Lab Class Scientific Computing, WISM454
Adriaan Graas, 2022

Optimization

  • An optimization problem has the goal to find the best solution from a set of candidate solutions $\mathcal D$. That is, to find an $\hat x \in \mathcal D$ such that $$ \hat x = \text{argmax}_{x \in \mathcal{D}} f(x)$$ for a real-valued function $f : \mathcal D \to \mathbb{R}$.
  • Example: linear optimization with a system $A\mathbf{x} = \mathbf{b}$ can be written as: $$ \text{argmin}_{\mathbf{x} \in \mathbb{R^n}} \|A\mathbf{x} - \mathbf{b}\|_2^2 $$
  • In this case, $f := \|A\mathbf{x} - \mathbf{b}\|_2^2$ and $\mathcal{D} := \mathbb{R^n}$.
  • Another example: combinatorial optimization. Assume a collection of $m$ objects with weights $w_0, \dots, w_{m-1}$ and a bag (Knapsack) to carry $M$ weight.
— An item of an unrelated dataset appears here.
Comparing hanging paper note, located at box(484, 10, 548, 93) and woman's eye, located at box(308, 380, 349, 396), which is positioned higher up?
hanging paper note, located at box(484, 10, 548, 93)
Which objects should be taken to be as close to $M$ as possible?
  • For the Knapsack problem: define a bitstring $\mathbf{b}:=[b_0, \dots, b_{m-1}]$ with $b_i \in \{0, 1\}$, and each $b_i$ indicating whether or not to take item $i$.
  • Find a $\mathbf{b}$ with maximum total weight: $$ \text{argmax}_{\mathbf{b} \in \mathcal{D}} \, \sum_{i=0}^{m-1} b_i w_i. $$
  • $\mathcal D$ is the set with bitstrings that yield weight less than $M$: $$\mathcal{D} := \left\{\mathbf{b}\,\, \bigg\vert \,\,\sum_{i=0}^{m-1} b_i w_i \leq M\right\}$$
  • Last example: Travelling Salesman Problem. Assume $n$ cities, and distances given between each. What is the shortest possible round trip visiting all cities?

Genetic Algorithms

  • Genetic Algorithms are a general way to solve optimization problems.
    • No restrictions on $f$ (e.g., smooth, linear, convex, differentiable, ...).
    • Genetic Algorithms are a metaphor, not really related to evolutionary biology.
  • Basic idea: a subset of $\mathcal D$ is evolved through many generations.
    • The subset $\mathcal{G} := \{x_0, \dots, x_n\} \subseteq \mathcal D$ is called a population or generation.
    • Solutions $x_i \in \mathcal G$ are called members or chromosomes.
  • The representation of a chromosome $x_i$ can be a vector, a bitstring (e.g. $[0, 1, 1, 1, 0, 0, 1, \dots ]$) or other datastructures.
  • The iterative cycle of a genetic algorithm is:
    • Selection: choose $x_i \in \mathcal G$ that you want to keep.
    • Combination: create new $x_i$ by recombining favorable properties.
    • Mutation: (random) not-optimal perturbation to diversify the solutions.
  • Selection of members $x_i$ is based on their fitness, a "relative importance" value based on the objective value $f(x_i)$. Existing ideas are:
    • truncation selection,
    • tournament selection,
    • and, roulette wheel selection.
  • The operations of combination and mutation depend, generally, on the underlying datastructure. The most illustrative example is the bitstring:
    • Combination is achieved by merging two solutions $x_i$ and $x_j$ through a crossover operator $\mathcal C$. An example is 2-point crossover (see picture).
    • Chromosomes $x_i$ are mutated by flipping bits in the bitstring randomly.

Project outline

  • Exercise 4.1 start with a GA library and a bitstring problem:
    • Use the coursebook chapter 4, and given example code.
    • Test problem: integer maximization.
    • Implement a GA concept called elitism.
  • Exercise 4.2 is a project of choice:
    • Either Travelling Salesman Problem or a problem/project of your own. May be more technically, mathematically or application-oriented.
    • Discuss project proposal before starting it!
    • Teaming up is allowed.
  • Small, individual presentation at the end of the course:
    • ~5 minutes, and just a couple of slides, really suffice.
    • Pick a technical topic that you liked, highlight a result, or explain what you have been working on.